Even with vendor ID 0 I doubt it'd work, as it's going to stick 0x00000000 in front of the string value... unless that "It does not conform" option allows you to specify a raw value for attribute 26.
Supermicro have used a non-standard, non-rfc-compliant encoding scheme for their authorization attribute.
If you look at the format of Vendor-Specific
0 1 2 3
0 1 2 3 4 5 6 7 8 9 0 1 2 3 4 5 6 7 8 9 0 1 2 3 4 5 6 7 8 9 0 1
+-+-+-+-+-+-+-+-+-+-+-+-+-+-+-+-+-+-+-+-+-+-+-+-+-+-+-+-+-+-+-+-+
| Type | Length | Vendor-Id
+-+-+-+-+-+-+-+-+-+-+-+-+-+-+-+-+-+-+-+-+-+-+-+-+-+-+-+-+-+-+-+-+
Vendor-Id (cont) | String...
+-+-+-+-+-+-+-+-+-+-+-+-+-+-+-+-+-+-+-+-+-+-+-+-+-
There's meant to be a 32bit PEN at the start of the attribute. But they've just inserted a string value there.
The only way you could get this working (If the "It does not conform" option doesn't help) would to be use another RADIUS server as a gateway, translating an RFC attribute like Service-Type to the malformed Supermicro attribute.

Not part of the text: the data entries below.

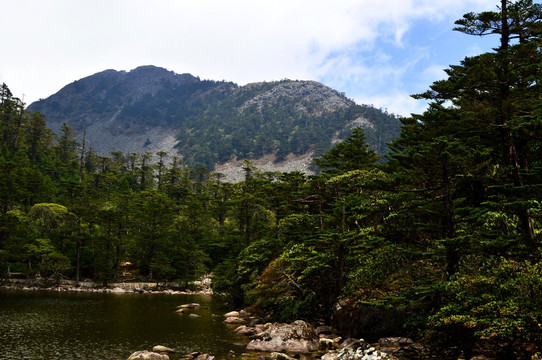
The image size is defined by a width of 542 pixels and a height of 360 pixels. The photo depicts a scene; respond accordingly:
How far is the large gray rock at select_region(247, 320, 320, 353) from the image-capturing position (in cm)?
2181

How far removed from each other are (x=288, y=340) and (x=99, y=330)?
15.5 meters

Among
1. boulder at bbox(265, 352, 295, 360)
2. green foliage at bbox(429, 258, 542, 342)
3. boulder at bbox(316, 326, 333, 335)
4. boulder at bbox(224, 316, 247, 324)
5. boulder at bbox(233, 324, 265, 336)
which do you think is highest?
green foliage at bbox(429, 258, 542, 342)

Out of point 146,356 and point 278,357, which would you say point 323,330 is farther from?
point 146,356

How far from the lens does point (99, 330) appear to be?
2669 centimetres

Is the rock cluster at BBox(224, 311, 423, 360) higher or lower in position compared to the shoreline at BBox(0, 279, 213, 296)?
higher

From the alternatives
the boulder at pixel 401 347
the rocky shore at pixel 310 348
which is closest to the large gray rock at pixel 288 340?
the rocky shore at pixel 310 348

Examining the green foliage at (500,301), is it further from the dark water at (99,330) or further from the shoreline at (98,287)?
the shoreline at (98,287)

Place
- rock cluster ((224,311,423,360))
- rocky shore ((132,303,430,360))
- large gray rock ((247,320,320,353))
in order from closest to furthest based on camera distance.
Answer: rock cluster ((224,311,423,360))
rocky shore ((132,303,430,360))
large gray rock ((247,320,320,353))

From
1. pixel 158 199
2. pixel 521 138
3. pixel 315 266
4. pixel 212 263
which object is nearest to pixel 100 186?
pixel 158 199

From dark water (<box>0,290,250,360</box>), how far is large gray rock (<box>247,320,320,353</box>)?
1.70 meters

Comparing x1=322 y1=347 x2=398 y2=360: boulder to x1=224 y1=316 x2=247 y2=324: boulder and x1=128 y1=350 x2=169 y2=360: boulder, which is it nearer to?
x1=128 y1=350 x2=169 y2=360: boulder

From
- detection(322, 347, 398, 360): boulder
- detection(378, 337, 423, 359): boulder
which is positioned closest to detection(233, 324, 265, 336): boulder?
detection(322, 347, 398, 360): boulder

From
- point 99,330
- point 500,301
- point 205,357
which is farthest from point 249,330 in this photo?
point 500,301

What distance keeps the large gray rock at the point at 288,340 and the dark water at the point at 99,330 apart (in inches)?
67.1
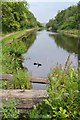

FreeRADIUS and radiator could likely be configured to do this.
FreeRADIUS >= 3.0.0 has explicit provisions for dealing with malformed attributes. They get marked up as unknown octet types when received from an external server, so they can be passed through when proxying.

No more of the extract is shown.